Pero estas prácticas no solo han sido realizadas en los afroamericanos, los latinos tampoco han escapado del racismo, el sexismo y el clasismo que predomina en el ámbito médico y la industria farmacéutica. En 1956, el biólogo Gregory Pincus y la médica Eris Rice-Wray, reclutaron a 132 mujeres portorriqueñas de bajos recursos para probar los posibles efectos secundarios de la primera píldora anticonceptiva. Muchas de ellas murieron como resultado directo de su uso y otras sufrieron efectos secundarios como cáncer, infecciones urinarias, cambios en el periodo menstrual, entre otros. Pero durante los años 70, tras destaparse lo ocurrido en el Experimento Tuskegee e iniciarse los primeros intentos de regulación de los experimentos médicos en los Estados Unidos, los investigadores optaron por buscar cobayas humanas en otros países; sin embargo, siempre fueron países africanos o con población de origen africana, entre estos países como Haiti, Uganda y Nigeria.

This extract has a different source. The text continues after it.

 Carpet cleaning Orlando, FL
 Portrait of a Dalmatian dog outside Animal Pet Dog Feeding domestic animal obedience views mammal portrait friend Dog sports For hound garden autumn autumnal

Estos hechos en su conjunto ponen en evidencia una larga tradición de explotación y abusos de los afroamericanos y otros sujetos racializados, con el objetivo de tributar a la investigación y al «avance» médico; pero sobre todo, a las arcas del capital de la gran industria farmacéutica en los Estados Unidos. No obstante, estas prácticas han generado que gran parte de la población afroamericana desconfíe de los hospitales y médicos; ha limitado la prevención de enfermedades y ha favorecido la proliferación de otras, así mismo, ha contribuido a diezmar a la población afroamericana por muertes tempranas y evitables ante la ausencia de diagnósticos y la reticencia a la aplicación de tratamientos.